Lunch Cheung blends the line between personal and business to the point where she treats having lunch with friends (two of her go-to spots: DD Mau and Pokérrito) like a meeting. That way, she knows she won’t flake. There’s also the reality that the two often go hand-in-hand: “I’m a big believer that people should be paid. So if I rent a friend’s space, I will pay her. This sounds very yoga teacher–ish, but money is the currency of energy. You took the time to decorate this space, so I’m going to pay you for it.”

3:00 p.m. With no formal training as a designer or website developer, Cheung taught herself CSS and HTML as well as Adobe programs and now does branding for individuals and small businesses. The work came from people who had seen her advertising for Moment around town.”That was the first time my branding was really out there. People were like, Who did you hire? And I went, Me. So I started getting some clients from that.”

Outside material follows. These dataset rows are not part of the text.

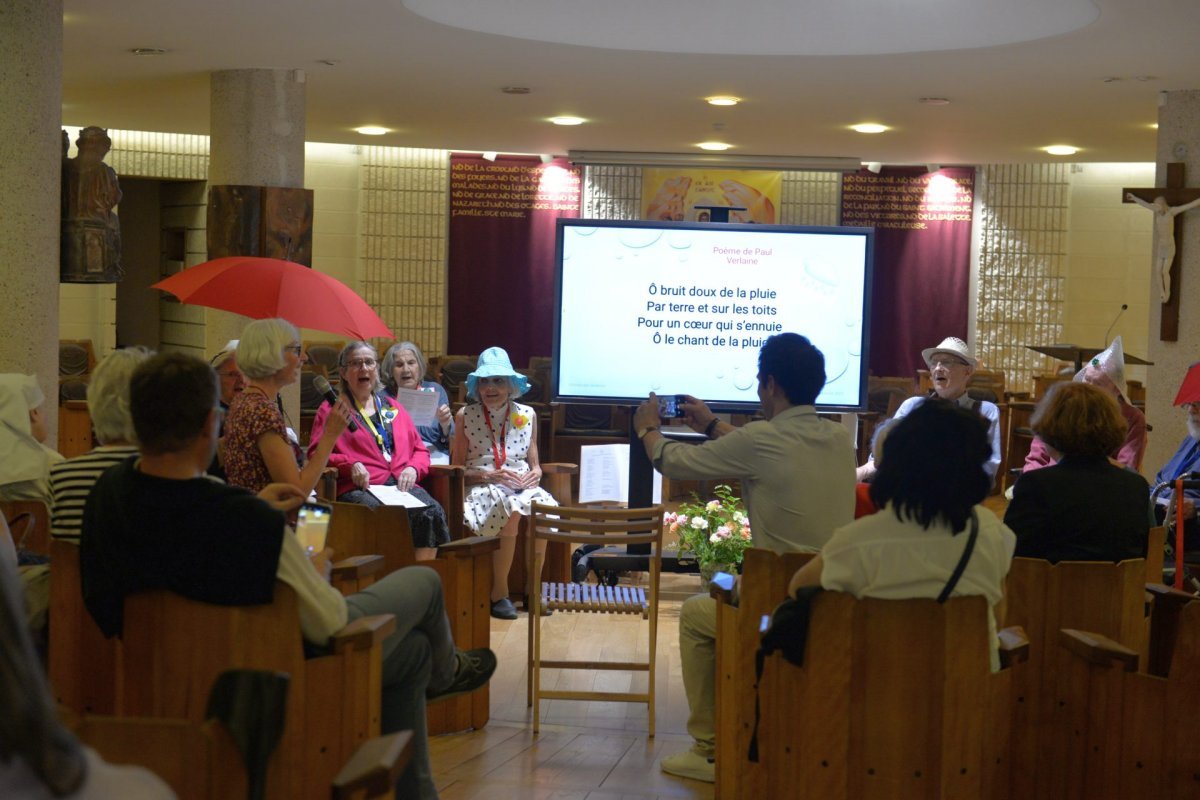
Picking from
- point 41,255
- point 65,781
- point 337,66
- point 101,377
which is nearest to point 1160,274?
point 337,66

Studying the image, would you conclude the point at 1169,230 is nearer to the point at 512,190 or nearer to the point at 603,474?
the point at 603,474

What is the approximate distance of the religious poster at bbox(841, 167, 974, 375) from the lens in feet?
47.0

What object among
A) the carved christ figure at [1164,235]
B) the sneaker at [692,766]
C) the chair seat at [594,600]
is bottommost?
the sneaker at [692,766]

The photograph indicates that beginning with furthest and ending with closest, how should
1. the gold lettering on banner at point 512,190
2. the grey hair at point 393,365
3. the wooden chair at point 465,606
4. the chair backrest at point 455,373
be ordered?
the gold lettering on banner at point 512,190, the chair backrest at point 455,373, the grey hair at point 393,365, the wooden chair at point 465,606

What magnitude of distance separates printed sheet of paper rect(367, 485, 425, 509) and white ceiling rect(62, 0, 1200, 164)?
2.36 metres

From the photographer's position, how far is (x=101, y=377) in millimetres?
3523

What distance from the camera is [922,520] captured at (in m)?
3.01

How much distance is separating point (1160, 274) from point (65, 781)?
839 cm

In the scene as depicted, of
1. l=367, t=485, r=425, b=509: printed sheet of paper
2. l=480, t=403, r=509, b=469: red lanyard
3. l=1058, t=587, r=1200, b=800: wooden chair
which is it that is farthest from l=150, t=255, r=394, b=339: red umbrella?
l=1058, t=587, r=1200, b=800: wooden chair

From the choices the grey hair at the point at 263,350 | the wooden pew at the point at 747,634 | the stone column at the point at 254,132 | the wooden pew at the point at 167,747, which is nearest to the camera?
the wooden pew at the point at 167,747

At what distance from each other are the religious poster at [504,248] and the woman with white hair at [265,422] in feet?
32.7

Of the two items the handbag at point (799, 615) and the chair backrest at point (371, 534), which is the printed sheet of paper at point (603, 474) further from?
the handbag at point (799, 615)

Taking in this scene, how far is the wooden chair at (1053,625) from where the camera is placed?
365cm

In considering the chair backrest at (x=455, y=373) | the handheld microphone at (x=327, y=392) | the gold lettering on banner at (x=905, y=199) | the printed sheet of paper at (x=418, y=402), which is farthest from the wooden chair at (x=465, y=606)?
the gold lettering on banner at (x=905, y=199)
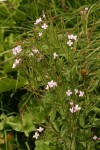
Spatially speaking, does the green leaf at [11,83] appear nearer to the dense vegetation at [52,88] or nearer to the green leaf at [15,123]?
the dense vegetation at [52,88]

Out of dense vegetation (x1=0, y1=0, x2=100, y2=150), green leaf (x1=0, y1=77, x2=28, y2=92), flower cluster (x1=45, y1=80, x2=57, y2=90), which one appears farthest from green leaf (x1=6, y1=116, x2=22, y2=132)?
flower cluster (x1=45, y1=80, x2=57, y2=90)

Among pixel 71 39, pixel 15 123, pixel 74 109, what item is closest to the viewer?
pixel 74 109

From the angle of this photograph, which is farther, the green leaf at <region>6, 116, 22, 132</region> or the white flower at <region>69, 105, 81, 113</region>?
the green leaf at <region>6, 116, 22, 132</region>

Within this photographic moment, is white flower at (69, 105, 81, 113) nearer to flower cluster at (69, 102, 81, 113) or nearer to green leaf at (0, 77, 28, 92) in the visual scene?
flower cluster at (69, 102, 81, 113)

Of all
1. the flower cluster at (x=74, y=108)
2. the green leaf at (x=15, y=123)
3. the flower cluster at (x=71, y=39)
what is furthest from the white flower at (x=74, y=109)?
the green leaf at (x=15, y=123)

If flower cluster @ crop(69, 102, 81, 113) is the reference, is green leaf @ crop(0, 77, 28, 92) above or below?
above

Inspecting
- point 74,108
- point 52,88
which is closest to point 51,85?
point 52,88

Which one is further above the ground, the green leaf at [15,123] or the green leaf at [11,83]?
the green leaf at [11,83]

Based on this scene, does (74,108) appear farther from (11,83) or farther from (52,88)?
(11,83)

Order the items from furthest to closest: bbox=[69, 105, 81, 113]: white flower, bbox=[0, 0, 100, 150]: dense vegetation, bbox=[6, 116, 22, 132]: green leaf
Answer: bbox=[6, 116, 22, 132]: green leaf → bbox=[0, 0, 100, 150]: dense vegetation → bbox=[69, 105, 81, 113]: white flower

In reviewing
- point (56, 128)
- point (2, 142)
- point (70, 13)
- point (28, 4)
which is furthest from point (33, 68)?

6:00 p.m. Usually Cheung tries to fit in a workout (Lagree West and All-City Athletics are her current haunts) before the day is out, but she has also has a “side-side project.” That would be WOC Talks, a bimonthly gathering for women of colour. Cheung started doing the nights (formerly held in Moment’s space but now at a friend’s apartment) with her friend Rachel Ricketts, who has since moved to Sweden. But she believes in the initiative, and so do the 70 or so attendees, it seems. “A lot of the women feel really isolated; oftentimes they say, ‘I’m the only person of colour at work,'” Cheung says. “So it’s a chance to come together and talk. We try to keep the discussion on track, but it doesn’t always work like that.”